Equinócio de Primavera
2005 e.v.

Notas:

[1] Uma Célula dirigida pelo presente autor dependente da Ordo Templi Orientis (O.T.O.), Ordem Mágica liderada por ele.
[2] I.e. oralmente.
[3] Em uma carta a J.W. Parsons, que operava uma Loja da O.T.O. na Califórnia em 1945, Crowley escreveu: Está certo iniciar uma senhora, mas inverter o processo é severamente proibido.

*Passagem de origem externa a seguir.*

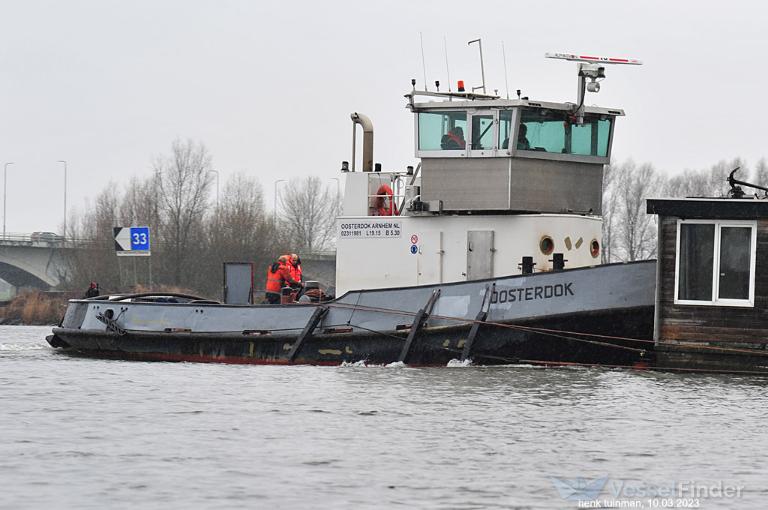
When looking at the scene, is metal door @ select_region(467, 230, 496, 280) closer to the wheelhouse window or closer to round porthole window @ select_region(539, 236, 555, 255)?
round porthole window @ select_region(539, 236, 555, 255)

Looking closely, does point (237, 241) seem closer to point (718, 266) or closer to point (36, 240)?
point (36, 240)

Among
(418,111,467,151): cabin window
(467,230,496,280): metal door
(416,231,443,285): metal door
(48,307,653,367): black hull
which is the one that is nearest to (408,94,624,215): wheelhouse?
(418,111,467,151): cabin window

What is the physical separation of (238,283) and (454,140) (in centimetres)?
520

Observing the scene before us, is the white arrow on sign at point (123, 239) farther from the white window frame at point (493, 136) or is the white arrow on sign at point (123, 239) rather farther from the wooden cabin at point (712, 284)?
the wooden cabin at point (712, 284)

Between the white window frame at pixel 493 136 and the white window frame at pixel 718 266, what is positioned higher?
the white window frame at pixel 493 136

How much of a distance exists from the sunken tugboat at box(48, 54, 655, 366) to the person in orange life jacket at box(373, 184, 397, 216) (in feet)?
0.07

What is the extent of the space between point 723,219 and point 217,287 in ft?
128

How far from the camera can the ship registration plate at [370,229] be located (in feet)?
67.0

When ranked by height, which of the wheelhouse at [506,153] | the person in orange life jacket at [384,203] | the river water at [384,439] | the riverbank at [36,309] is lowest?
the riverbank at [36,309]

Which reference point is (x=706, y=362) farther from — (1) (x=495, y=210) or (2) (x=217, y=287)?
(2) (x=217, y=287)

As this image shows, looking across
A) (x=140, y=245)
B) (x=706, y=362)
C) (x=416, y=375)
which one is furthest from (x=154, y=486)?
(x=140, y=245)

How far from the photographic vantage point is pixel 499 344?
1888cm
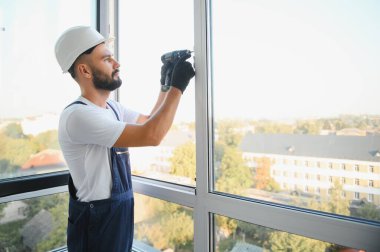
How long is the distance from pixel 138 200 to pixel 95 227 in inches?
19.5

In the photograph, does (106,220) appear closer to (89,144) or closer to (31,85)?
(89,144)

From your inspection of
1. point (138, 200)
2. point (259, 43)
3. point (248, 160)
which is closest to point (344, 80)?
point (259, 43)

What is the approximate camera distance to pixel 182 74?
3.77 feet

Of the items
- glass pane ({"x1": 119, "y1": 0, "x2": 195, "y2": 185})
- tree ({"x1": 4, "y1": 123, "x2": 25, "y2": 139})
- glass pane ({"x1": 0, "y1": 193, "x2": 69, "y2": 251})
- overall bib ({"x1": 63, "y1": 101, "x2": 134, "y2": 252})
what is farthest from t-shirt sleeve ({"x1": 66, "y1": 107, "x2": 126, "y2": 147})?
glass pane ({"x1": 0, "y1": 193, "x2": 69, "y2": 251})

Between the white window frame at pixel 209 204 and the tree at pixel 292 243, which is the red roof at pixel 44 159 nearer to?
the white window frame at pixel 209 204

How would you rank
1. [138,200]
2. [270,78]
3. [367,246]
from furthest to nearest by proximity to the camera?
[138,200]
[270,78]
[367,246]

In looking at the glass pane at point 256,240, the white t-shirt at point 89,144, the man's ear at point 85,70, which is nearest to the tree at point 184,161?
the glass pane at point 256,240

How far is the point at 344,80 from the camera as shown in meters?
0.87

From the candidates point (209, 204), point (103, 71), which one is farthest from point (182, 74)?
point (209, 204)

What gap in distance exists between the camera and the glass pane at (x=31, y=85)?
4.51 ft

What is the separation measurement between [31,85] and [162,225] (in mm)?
1080

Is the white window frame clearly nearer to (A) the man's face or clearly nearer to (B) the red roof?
(B) the red roof

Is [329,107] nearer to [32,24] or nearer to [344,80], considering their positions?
[344,80]

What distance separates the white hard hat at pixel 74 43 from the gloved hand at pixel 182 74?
396 mm
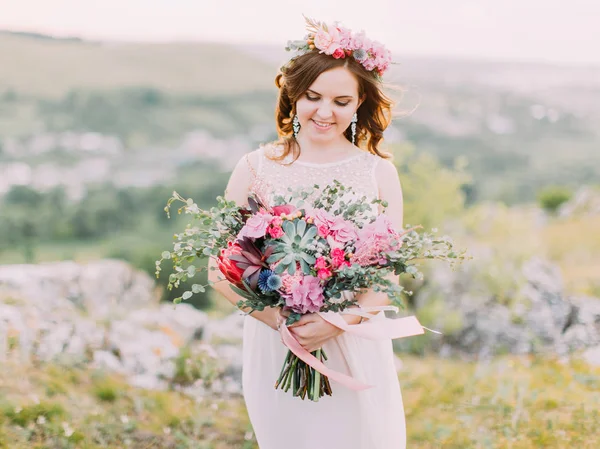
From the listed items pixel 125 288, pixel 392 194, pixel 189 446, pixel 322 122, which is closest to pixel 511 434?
pixel 189 446

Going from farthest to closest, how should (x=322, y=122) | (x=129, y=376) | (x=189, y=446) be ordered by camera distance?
(x=129, y=376) < (x=189, y=446) < (x=322, y=122)

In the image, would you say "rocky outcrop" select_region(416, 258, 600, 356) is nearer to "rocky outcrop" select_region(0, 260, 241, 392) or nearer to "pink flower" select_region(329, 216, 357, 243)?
"rocky outcrop" select_region(0, 260, 241, 392)

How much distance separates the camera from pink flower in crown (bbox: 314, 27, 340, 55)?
2426mm

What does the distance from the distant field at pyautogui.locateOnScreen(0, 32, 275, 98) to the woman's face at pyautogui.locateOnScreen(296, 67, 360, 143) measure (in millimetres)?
3781

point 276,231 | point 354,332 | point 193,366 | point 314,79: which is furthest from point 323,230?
point 193,366

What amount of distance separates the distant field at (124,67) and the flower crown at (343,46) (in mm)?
3677

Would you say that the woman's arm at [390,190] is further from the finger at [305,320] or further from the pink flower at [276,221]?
the pink flower at [276,221]

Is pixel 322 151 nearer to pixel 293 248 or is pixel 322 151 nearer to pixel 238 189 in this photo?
pixel 238 189

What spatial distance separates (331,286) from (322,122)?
2.50 ft

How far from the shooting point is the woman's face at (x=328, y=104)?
2.46 meters

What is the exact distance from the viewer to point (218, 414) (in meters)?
4.57

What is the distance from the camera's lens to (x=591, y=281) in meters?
6.14

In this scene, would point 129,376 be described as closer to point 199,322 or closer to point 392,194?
point 199,322

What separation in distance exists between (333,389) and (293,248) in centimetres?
73
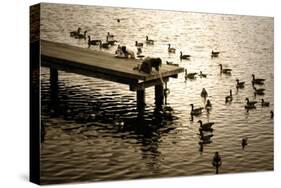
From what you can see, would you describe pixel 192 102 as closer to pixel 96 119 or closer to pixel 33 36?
pixel 96 119

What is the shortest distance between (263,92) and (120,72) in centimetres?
196

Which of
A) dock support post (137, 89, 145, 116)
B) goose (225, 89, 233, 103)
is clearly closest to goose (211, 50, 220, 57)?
goose (225, 89, 233, 103)

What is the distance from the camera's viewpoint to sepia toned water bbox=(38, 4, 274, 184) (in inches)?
262

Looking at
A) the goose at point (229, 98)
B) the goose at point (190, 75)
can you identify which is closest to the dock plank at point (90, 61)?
the goose at point (190, 75)

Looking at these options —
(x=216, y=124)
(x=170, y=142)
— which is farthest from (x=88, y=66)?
(x=216, y=124)

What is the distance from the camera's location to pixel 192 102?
738 cm

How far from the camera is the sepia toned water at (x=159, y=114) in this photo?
665 cm

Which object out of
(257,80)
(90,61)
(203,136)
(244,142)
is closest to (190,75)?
(203,136)

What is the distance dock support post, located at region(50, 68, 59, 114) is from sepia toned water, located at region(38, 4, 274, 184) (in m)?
0.05

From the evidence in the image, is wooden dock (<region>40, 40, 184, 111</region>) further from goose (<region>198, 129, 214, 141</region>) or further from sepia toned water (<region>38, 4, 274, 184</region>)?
goose (<region>198, 129, 214, 141</region>)

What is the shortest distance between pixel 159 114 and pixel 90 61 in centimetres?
99

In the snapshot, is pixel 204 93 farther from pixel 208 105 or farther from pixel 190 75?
pixel 190 75

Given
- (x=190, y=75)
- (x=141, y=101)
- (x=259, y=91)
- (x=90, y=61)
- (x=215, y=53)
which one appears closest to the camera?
(x=90, y=61)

[4] A O.T.O. é somente para aqueles que compreendem a urgência em adquirir e realizar a liberdade pessoal, em desenvolver e realizar a sua Verdadeira Vontade. A implicação é que antes que uma pessoa esteja consciente do fato de que ela possui uma Verdadeira Vontade, ela será incapaz de ser, por qualquer razão, porque ou como, incapaz de realizá-la. Mas para o individuo que alcançou esta realização, que é uma iniciação de alto grau, a O.T.O. forma um trampolim natural para seu salto em direção à liberdade. Assim mesmo, o indivíduo não pode dar o salto sem reconhecer a força propulsora que o torna possível, e este é o único pagamento exigido àqueles que abraçam esta causa. Ele precisa fazer isso e sua urgência relativa determina o montante de liberdade que ele contribui para Ordem. Não existe compulsão e nem impulsão. Se o candidato falha no Ordálio do Grau, ele caí novamente nos velhos grilhões, na velha servidão e lá vegeta até que, finalmente, se decompõe na lama que gerou e ali mesmo se atolou. Mas se ele vence os Ordálios do Grau, consegue absorver para dentro de si mesmo o reservatório inteiro de poder que tem sido acumulado por seus predecessores. Este é o verdadeiro significado de parampara, ou linhagem espiritual (i.e. Real). Na O.T.O. as suvasinis veneradas como divindades foram originalmente mulheres iniciadas e iniciadoras nos segredos do Tantra. Elas são dispostas em um círculo em torno da imagem central de Seth (na forma do sacerdote) ou lingam vitae. Veja doc.022 O.T.O. para uma descrição Kaula no que tange a iniciação Tântrica.